For teachers, the Family History Paper allows them to better connect to their students and learn their story.
“The main thing I get out of it is the chance to sit for 45 minutes to an hour with students and talk with them about their lives,” Brown said. “We’re not just talking about their writing, I’m getting to know them on another level.”
Both Stegemoeller and Brown have written Family History Papers of their own, researching their respective family history to better understand their own virtues and life values.
“I just did it on my own five summers ago,” Dr. Stegemoeller said. “It was right before my twins came along, so I thought a lot about how to raise them. They’re being raised more or less diametrically opposite of how I was raised, so it was very valuable to me personally to think through all that.”
Like Stegemoeller, Brown was able to discover more about himself through his writing, finding that he appreciated his family even more and was able to further deepen his bond with his family.

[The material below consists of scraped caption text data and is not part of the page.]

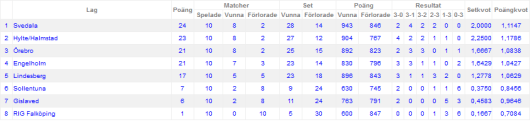 ElitSerie-Table-122015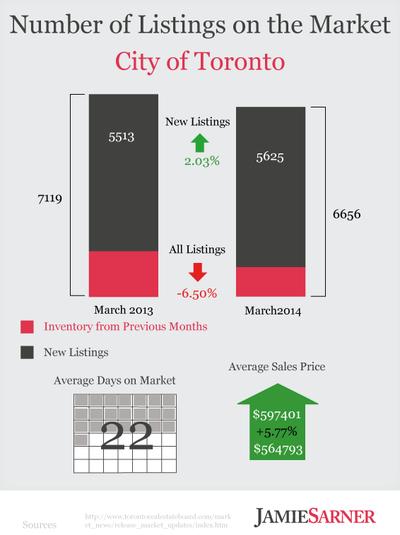 JS data2014 MARCH 2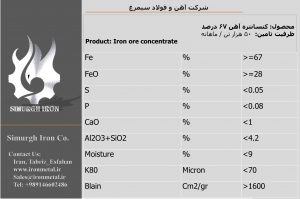 concentrate iron ore 67 fe price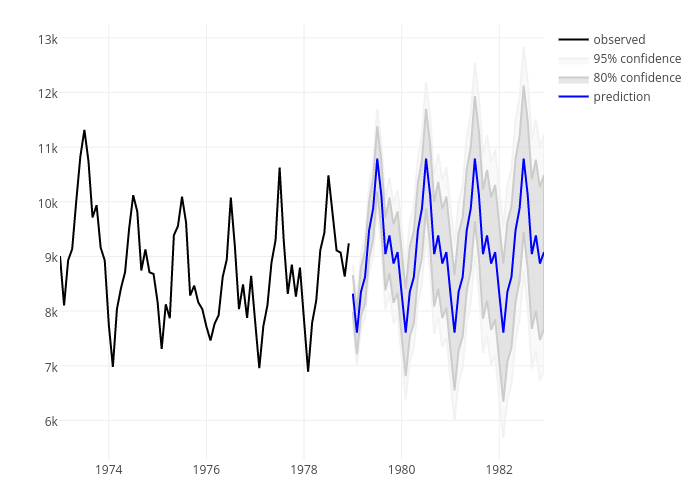 Layering Graphical Elements in R | Examples | Plotly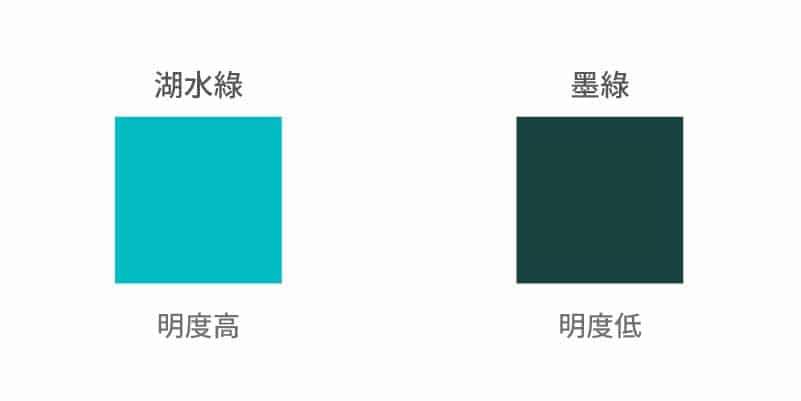 品牌代表色怎麼選擇?3個步驟搞定你的色彩搭配! 明度 湖水綠 墨綠 LOGO設計 形象設計 品牌設計 商標設計 品牌色彩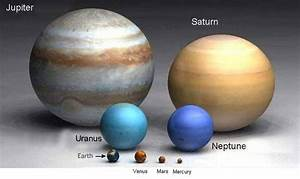 Scale Model of the Solar System | Solar System Love ...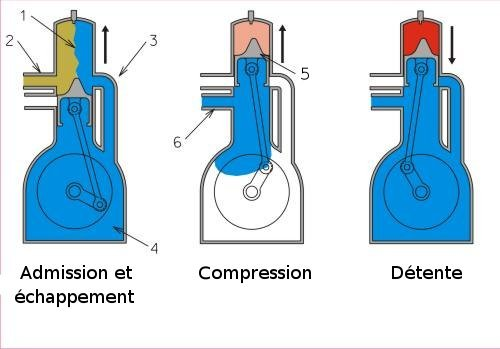 exemple de moteur 2 temps
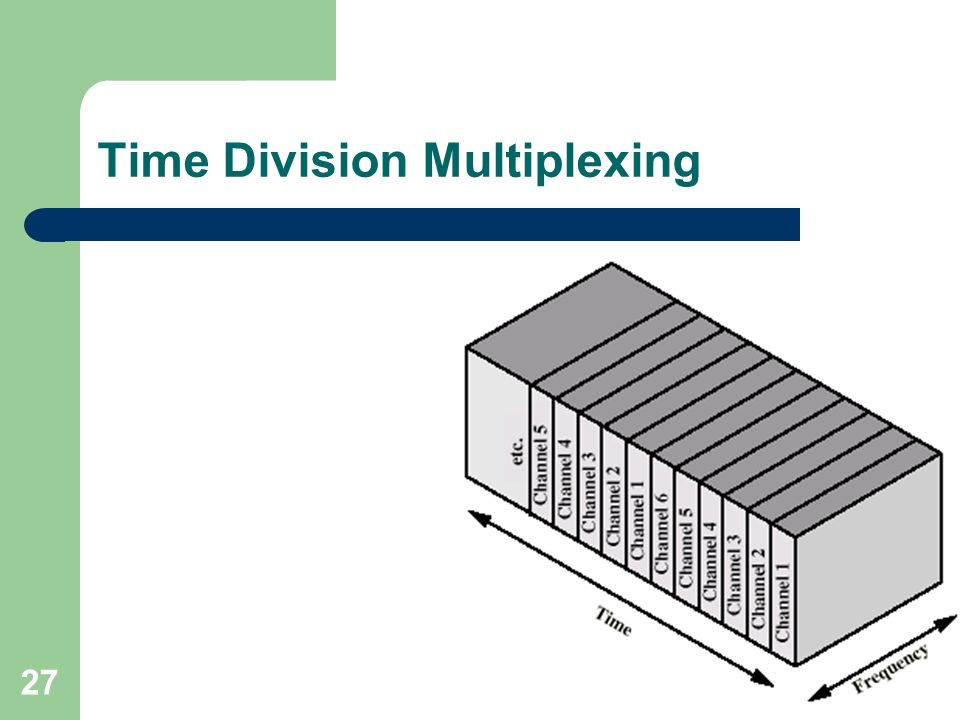 27 Time Division Multiplexing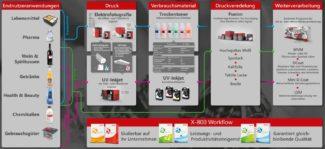 Ein klares Bild, in welchen Anwendersegmenten die digitalen Farbsysteme ihre Stärken haben, vermittelt das neue Whitepaper von Xeikon (Quelle: Xeikon)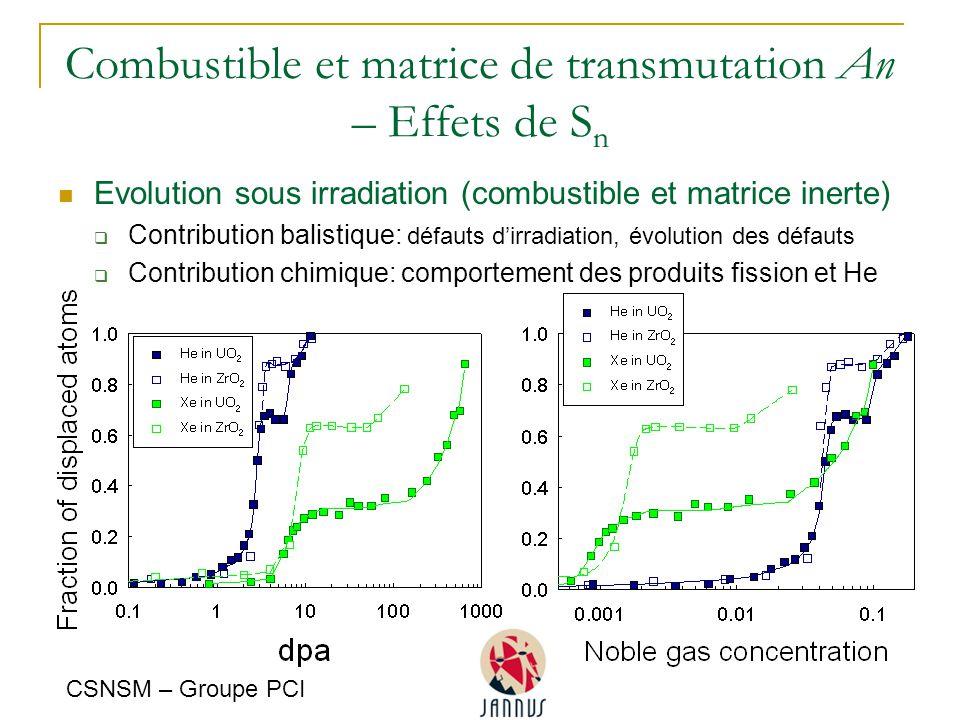 Combustible et matrice de transmutation An – Effets de S n Evolution sous irradiation (combustible et matrice inerte)  Contribution balistique: défau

“As I wrote about them, things would come to my mind that I hadn’t considered,” Brown said. “The more I wrote and explored, the more I understood clearly how I am a part of them and how I am a product of them. That was really eye-opening. I thought I was a pretty independent person, but things I said I would never say to my children that my parents always said to me, I say all the time.”
However, the paper also helped Brown to branch out from his familial beliefs and develop his own ideas.
“In some ways, I have become more independent,” Brown said. “I pulled away from some of the beliefs that my parents and my forefathers had. It was kind of a revelation to me that things I swore to myself earlier in my life I would never depart from, I have departed from because I had become my own person and developed my own beliefs and ideas.”